RANGOON—Ethnic Karen civil society organizations held a meeting with Karen National Union (KNU) leaders in Rangoon on Tuesday to discuss the ongoing peace process between the KNU and the government, in order to ensure that various Karen groups are involved in the process. The groups also urged the KNU to heal recent rifts within its leadership and remain united.
About 60 participants from more than 10 different Karen organizations, including members of youth groups, politicians and religious leaders from inside Burma and abroad, met with KNU Joint-Secretary Daw Lay Mu, KNU Chairman for Mergui/Tavoy District Kwe Htoo Win and Htoo Htoo Lay, a former KNU leader, at a church in Rangoon.
During the meeting, representatives of Karen CSOs from Rangoon, Pegu and Irrawaddy divisions expressed support for the peace talks and urged the inclusion of Karen from all backgrounds in the process. Some said the KNU peace talks should prioritize progress in political affairs over economic interests.
“Our Karen civil societies’ aim is to find national unity among Karen people [during the peace process]. The first step is to get together with the KNU,” said Rev. Saw Matthew Aye, coordinator of the Karen Peace Support Team. Matthew Aye, who organized the event, said the current ceasefire was a good move towards reaching a more comprehensive peace agreement.
The KNU signed a ceasefire agreement with a government peace delegation team led by Aung Min, Minister of the President’s Office, on Jan. 12. The KNU is one of the major ethnic armed groups in Burma and has fought a civil war for autonomy for more than 60 years.
KNU chairman Kwe Htoo Win told the meeting’s participants that the KNU would continue to strive for self-determination for the Karen and a federal system of government that would allow a degree of political autonomy for the group. “But the KNU doesn’t want to split from the country,” he added.
Karen CSOs also stressed the need for KNU unity and asked the leadership to solve its internal disputes.
“We are sad to hear that there are internal conflict within the KNU leadership,” Matthew Aye said.

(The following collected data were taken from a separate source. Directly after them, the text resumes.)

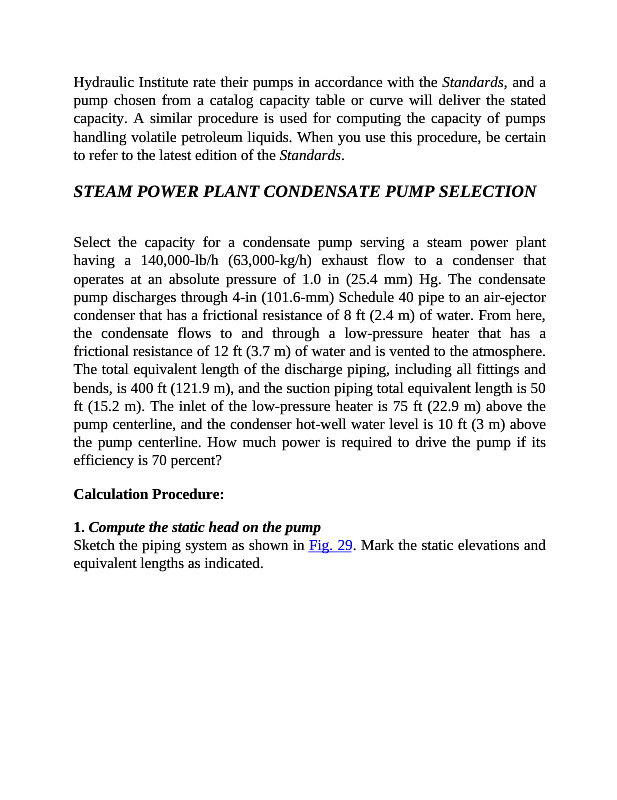 Hydraulic Institute rate their pumps in accordance with the Standards, and a pump chosen from a catalog capacity table or curve will deliver the stated capacity. A similar procedure is used for computing the capacity of pumps handling volatile petroleum liquids. When you use this procedure, be certain to refer to the latest edition of the Standards.

STEAM POWER PLANT CONDENSATE PUMP SELECTION

Select the capacity for a condensate pump serving a steam power plant having a 140,000-lb/h (63,000-kg/h) exhaust flow to a condenser that operates at an absolute pressure of 1.0 in (25.4 mm) Hg. The condensate pump discharges through 4-in (101.6-mm) Schedule 40 pipe to an air-ejector condenser that has a frictional resistance of 8 ft (2.4 m) of water. From here, the condensate flows to and through a low-pressure heater that has a frictional resistance of 12 ft (3.7 m) of water and is vented to the atmosphere. The total equivalent length of the discharge piping, including all fittings and bends, is 400 ft (121.9 m), and the suction piping total equivalent length is 50 ft (15.2 m). The inlet of the low-pressure heater is 75 ft (22.9 m) above the pump centerline, and the condenser hot-well water level is 10 ft (3 m) above the pump centerline. How much power is required to drive the pump if its efficiency is 70 percent?

Calculation Procedure:

1. Compute the static head on the pump
Sketch the piping system as shown in Fig. 29. Mark the static elevations and equivalent lengths as indicated.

Some also urged the KNU to admit younger members during the election of a new central committee at its congress in late December.
The KNU dismissed three leaders on Oct. 2 for violating the organization’s protocol by opening a liaison office in the Karen capital Pa-an without the approval of other KNU central committee members.
Since then, the leadership has tried to bridge the rifts by reinstating two dismissed members, military chief Gen. Mutu Say Poe and the head of the social welfare department, Roger Khin. The third, former head of the justice department David Htaw, passed away recently and has yet to be replaced.
The KNU Joint-Secretary Daw Lay Mu assured the CSOs that unrest among its top would not endanger the peace talks. Following the upcoming congress, he said, the new KNU leadership would hold further peace talks, including the development of a code of conduct for both parties. This code would set guidelines for the behavior of government and rebel troops during the ceasefire.